When a 250V fuse attempts to interrupt a potentially-damaging flow of
current in such circuits, the frangible link inside the fuse parts as
it should. However, due to the available voltage, when the link
melts, a metal vapour arc forms in its place. Metal vapour arcs
typically have a voltage drop of around 20V--so the unsafe current
will continue to flow in the circuit. At some point, the fuse will
eventually explode--usually after serious damage has been done to
other components.
During a glitch, circuits which normally carry low voltages can spike
to several kilovolts. For example, cathode circuits normally see a
maximum voltage of 30V to 100V. Thus, it might seem appropriate to
use a 250V fuse to protect the cathode from excessive current.
However, when a glitch occurs, several kilovolts can appear across
anything that attempts to interrupt the flow of cathode current. The
safest place to use ordinary 250V fuses is in the primaries of
transformers.
There are basically two types of DC filters: inductor-input /
capacitor-output, and capacitor. Each type of filter has advantages
and trade-offs.
Capacitor filters have good transient response. Since no
inductor and resonating capacitor are used, the capacitor filter is
simple to build, compact, cost-effective, requires no tuning and it
is lightweight. The main disadvantage of a capacitor filter is that
the capacitor is charged only during a small fraction of the waveform
supplied by the transformer. No charging current flows until the
instantaneous output voltage from the rectifiers exceeds the
instantaneous voltage on the filter capacitor. This means that the
transformer is either not loaded or severely loaded at different
times during each cycle.

Information provided:
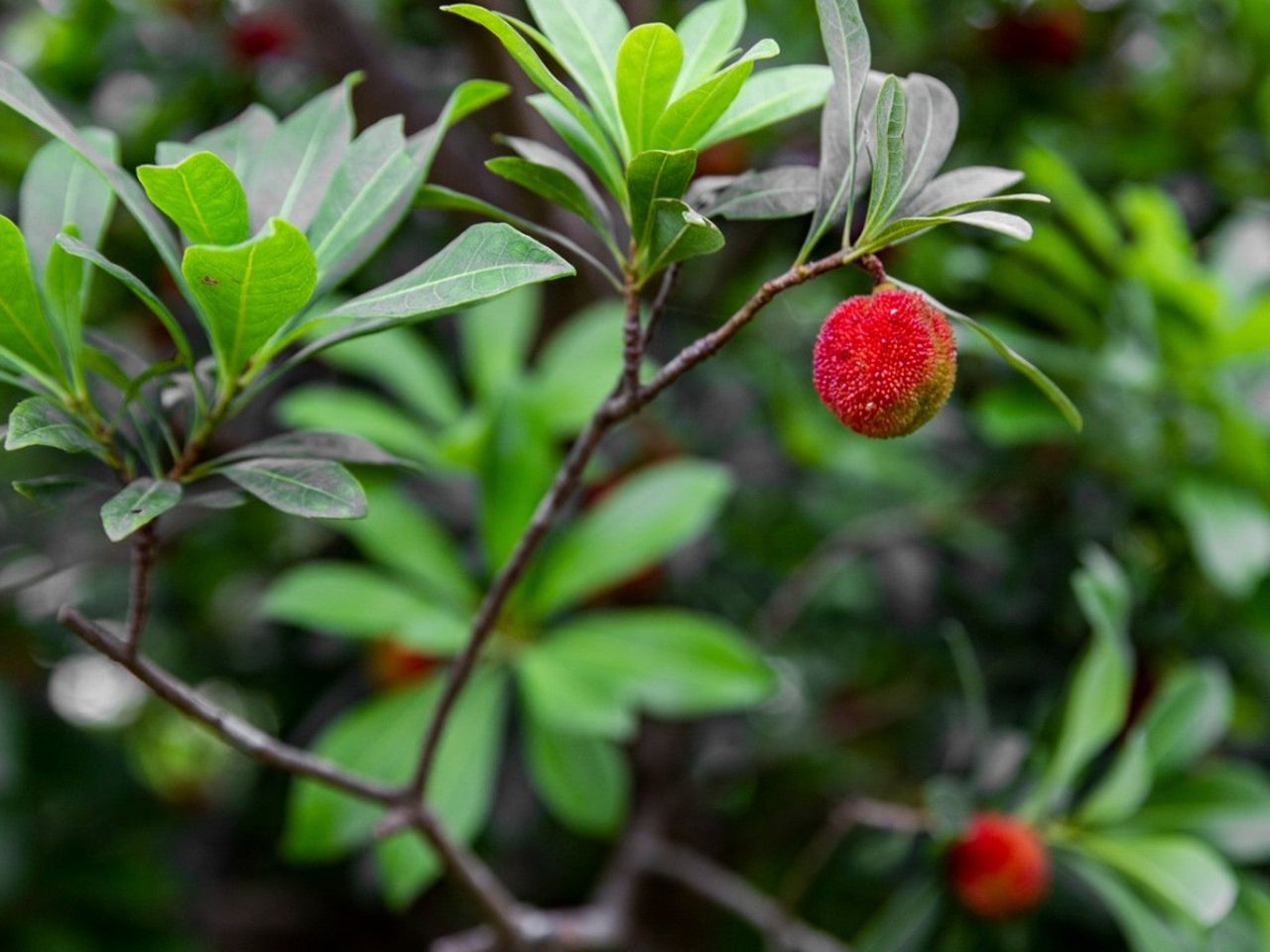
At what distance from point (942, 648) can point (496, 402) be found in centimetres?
53

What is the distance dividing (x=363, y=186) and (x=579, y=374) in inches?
19.9

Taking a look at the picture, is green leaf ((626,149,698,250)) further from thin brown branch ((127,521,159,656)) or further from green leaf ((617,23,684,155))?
thin brown branch ((127,521,159,656))

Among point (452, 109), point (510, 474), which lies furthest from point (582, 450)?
point (510, 474)

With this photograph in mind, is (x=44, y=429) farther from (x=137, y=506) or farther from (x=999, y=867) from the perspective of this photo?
(x=999, y=867)

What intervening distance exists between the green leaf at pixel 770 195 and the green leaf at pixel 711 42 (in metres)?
0.05

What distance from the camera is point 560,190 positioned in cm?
49

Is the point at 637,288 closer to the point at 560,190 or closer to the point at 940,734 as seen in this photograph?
the point at 560,190

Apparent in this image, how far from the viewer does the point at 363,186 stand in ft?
1.64

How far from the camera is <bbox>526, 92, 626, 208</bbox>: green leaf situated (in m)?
0.48

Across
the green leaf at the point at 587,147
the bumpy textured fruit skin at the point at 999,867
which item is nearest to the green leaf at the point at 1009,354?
the green leaf at the point at 587,147

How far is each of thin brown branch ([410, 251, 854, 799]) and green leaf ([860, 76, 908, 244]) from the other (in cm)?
2

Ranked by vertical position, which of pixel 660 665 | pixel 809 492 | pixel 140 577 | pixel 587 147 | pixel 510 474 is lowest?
pixel 809 492

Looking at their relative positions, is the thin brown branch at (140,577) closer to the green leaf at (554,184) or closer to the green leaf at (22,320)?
the green leaf at (22,320)

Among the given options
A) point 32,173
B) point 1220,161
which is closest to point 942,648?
point 1220,161
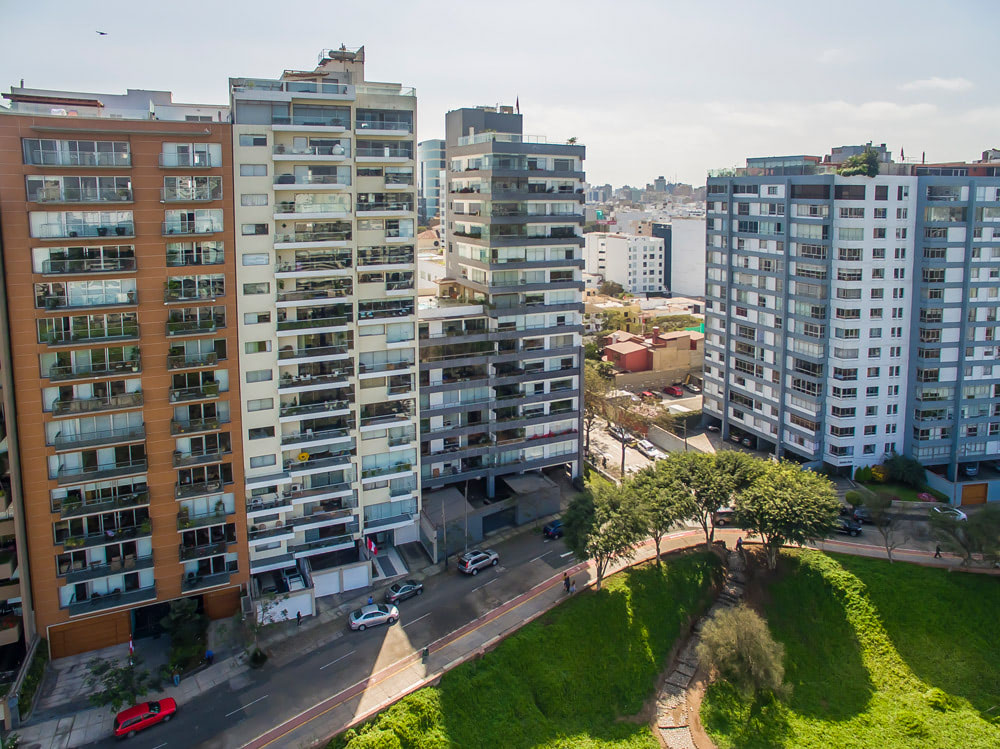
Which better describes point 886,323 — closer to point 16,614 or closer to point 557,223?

Work instructions:
1: According to the passage on fuses and DC filters, what voltage drop does a metal vapor arc typically have?
2: Carry on the passage on fuses and DC filters from its last sentence.

Answers for the tasks:
1: Around 20V.

2:
For example, with a electric-mains frequency of 60Hz, the duration of
a half cycle is 8.333mS. Under load, using a capacitor filter, the
capacitor charging time per half-cycle is typically only about 1mS
out of the 8.333mS. This means that the ratio between output current
and peak charging current can be 8 to 1. To combat I^2 R loss in a
capacitor filter power supply, the transformer, all circuitry in the
primary (including the electric-mains) and the filter capacitor
should have low resistance. Capacitor filters are not appropriate for
use with older-design transformers that were intended for use with
inductor filters. Typically, such transformers have high winding
resistance.
Inductor-input / capacitor filters can be of the resonated
type or the non-resonated type. A non-resonated inductor tries to
maintain a constant DC-current despite changes in the load current.
This is the nature of any inductor. It always tries to maintain
constant current by temporarily increasing the output voltage when
the load current decreases suddenly, or by decreasing the output
voltage when the load current increases suddenly.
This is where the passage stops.